Rows from a spatial reasoning dataset:
####################
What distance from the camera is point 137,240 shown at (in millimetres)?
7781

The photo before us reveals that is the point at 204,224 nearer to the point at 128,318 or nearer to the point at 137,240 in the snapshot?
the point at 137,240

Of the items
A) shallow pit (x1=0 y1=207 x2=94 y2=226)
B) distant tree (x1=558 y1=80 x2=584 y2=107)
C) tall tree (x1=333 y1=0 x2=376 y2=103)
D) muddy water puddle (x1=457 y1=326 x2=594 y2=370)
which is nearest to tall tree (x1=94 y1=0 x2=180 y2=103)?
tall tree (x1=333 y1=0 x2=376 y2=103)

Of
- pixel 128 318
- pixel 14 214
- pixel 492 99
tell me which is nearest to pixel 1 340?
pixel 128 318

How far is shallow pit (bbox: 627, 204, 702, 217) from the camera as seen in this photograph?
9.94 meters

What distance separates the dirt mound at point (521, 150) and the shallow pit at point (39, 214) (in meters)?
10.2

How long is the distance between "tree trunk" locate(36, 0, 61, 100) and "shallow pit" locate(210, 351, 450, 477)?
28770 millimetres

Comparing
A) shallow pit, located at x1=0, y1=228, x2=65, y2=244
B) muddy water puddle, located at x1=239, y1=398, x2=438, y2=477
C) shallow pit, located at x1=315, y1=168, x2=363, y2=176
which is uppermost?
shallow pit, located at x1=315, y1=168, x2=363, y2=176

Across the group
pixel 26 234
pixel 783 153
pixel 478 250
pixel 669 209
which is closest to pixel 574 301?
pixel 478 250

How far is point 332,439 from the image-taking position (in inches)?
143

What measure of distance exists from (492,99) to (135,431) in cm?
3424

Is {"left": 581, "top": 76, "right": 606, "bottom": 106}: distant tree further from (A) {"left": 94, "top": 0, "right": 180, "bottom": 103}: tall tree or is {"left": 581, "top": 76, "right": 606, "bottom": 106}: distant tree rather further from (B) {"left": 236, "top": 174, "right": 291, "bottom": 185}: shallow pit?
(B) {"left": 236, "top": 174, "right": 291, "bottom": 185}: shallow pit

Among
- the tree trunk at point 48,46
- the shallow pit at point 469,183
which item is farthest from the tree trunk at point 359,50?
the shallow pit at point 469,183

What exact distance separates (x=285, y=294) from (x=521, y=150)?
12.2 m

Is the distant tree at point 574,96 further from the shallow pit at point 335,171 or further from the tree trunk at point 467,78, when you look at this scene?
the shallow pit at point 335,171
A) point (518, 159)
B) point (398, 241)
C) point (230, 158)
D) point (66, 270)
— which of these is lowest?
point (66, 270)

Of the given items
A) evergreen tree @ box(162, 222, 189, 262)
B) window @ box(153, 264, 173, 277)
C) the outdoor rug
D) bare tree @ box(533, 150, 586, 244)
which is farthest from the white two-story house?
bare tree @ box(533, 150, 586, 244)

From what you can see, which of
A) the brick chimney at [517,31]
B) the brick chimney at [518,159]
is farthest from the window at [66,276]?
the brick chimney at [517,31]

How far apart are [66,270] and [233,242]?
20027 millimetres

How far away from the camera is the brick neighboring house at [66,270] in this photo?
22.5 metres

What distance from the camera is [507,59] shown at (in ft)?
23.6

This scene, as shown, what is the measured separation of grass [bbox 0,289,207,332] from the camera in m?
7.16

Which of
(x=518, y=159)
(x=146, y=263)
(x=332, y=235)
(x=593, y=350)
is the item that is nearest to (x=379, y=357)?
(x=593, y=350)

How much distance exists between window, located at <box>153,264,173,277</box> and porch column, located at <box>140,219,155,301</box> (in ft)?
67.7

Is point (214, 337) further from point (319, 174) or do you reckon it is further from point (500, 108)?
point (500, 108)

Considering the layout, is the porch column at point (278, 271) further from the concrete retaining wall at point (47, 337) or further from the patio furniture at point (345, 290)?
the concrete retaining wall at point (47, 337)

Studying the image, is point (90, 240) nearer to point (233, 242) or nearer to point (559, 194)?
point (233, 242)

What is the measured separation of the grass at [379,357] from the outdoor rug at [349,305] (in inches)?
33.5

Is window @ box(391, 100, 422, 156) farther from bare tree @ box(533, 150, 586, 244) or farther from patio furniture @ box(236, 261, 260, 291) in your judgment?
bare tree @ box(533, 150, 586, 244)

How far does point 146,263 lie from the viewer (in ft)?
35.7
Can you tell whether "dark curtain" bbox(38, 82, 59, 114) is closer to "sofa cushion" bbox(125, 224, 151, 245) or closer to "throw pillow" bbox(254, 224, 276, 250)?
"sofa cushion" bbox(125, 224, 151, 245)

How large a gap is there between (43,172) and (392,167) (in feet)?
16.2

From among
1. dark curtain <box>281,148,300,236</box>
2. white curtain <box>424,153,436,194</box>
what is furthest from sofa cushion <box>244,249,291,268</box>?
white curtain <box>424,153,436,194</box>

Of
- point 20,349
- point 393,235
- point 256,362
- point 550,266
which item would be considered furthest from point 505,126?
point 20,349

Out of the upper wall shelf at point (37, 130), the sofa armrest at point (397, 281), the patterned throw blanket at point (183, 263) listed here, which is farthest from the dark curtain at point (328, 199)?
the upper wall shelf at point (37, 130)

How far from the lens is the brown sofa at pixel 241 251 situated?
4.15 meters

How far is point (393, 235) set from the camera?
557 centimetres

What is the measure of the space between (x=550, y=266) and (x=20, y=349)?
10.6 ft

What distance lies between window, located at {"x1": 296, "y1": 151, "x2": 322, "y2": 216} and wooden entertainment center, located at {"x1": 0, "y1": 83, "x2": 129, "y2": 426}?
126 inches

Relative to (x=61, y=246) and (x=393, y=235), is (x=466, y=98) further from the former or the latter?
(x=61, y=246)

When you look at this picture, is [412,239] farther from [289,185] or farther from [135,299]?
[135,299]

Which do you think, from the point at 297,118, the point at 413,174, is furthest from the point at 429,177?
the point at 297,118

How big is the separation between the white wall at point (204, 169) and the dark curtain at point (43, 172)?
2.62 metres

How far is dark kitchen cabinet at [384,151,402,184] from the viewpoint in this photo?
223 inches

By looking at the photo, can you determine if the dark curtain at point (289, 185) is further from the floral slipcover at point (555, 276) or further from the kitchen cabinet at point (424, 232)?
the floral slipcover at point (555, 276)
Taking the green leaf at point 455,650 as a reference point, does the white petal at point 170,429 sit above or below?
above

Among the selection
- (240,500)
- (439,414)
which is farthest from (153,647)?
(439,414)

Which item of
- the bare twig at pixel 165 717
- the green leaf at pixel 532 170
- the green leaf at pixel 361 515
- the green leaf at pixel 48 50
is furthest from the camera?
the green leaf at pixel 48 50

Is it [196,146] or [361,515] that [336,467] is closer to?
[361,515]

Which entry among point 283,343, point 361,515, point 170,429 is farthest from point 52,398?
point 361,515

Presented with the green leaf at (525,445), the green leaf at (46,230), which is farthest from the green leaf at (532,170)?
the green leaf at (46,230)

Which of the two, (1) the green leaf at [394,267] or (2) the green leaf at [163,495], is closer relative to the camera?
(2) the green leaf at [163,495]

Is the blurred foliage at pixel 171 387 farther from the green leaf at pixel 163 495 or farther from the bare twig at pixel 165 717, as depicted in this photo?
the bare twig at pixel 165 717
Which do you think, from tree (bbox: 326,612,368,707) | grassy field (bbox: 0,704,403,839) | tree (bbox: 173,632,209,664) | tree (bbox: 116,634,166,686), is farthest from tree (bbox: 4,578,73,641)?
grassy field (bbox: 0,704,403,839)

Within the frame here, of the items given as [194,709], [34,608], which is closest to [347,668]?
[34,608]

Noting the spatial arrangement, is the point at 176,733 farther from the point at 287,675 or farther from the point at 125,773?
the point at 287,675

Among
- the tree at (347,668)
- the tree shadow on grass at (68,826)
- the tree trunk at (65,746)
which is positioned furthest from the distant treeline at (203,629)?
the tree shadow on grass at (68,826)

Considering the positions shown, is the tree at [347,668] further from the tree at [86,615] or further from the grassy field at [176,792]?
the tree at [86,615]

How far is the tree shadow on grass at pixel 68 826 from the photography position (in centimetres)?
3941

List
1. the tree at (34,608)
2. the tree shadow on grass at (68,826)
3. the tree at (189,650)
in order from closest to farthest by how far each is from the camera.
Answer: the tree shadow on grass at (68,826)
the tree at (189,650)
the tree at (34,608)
####################
REQUIRED TASK — Starting from the line containing "Considering the positions" and ending with the final line of the data, reproduce each line exactly as it appears, including no other lines.

EXERCISE RESULT —
Considering the positions shown, is the tree at [347,668] further from the tree at [86,615] or further from the grassy field at [176,792]?
the tree at [86,615]

How far is the tree shadow on grass at pixel 68 826 from the photography position (in centimetres)?
3941

List
1. the tree at (34,608)
2. the tree shadow on grass at (68,826)
3. the tree at (189,650)
in order from closest to farthest by how far each is from the camera.
Answer: the tree shadow on grass at (68,826)
the tree at (189,650)
the tree at (34,608)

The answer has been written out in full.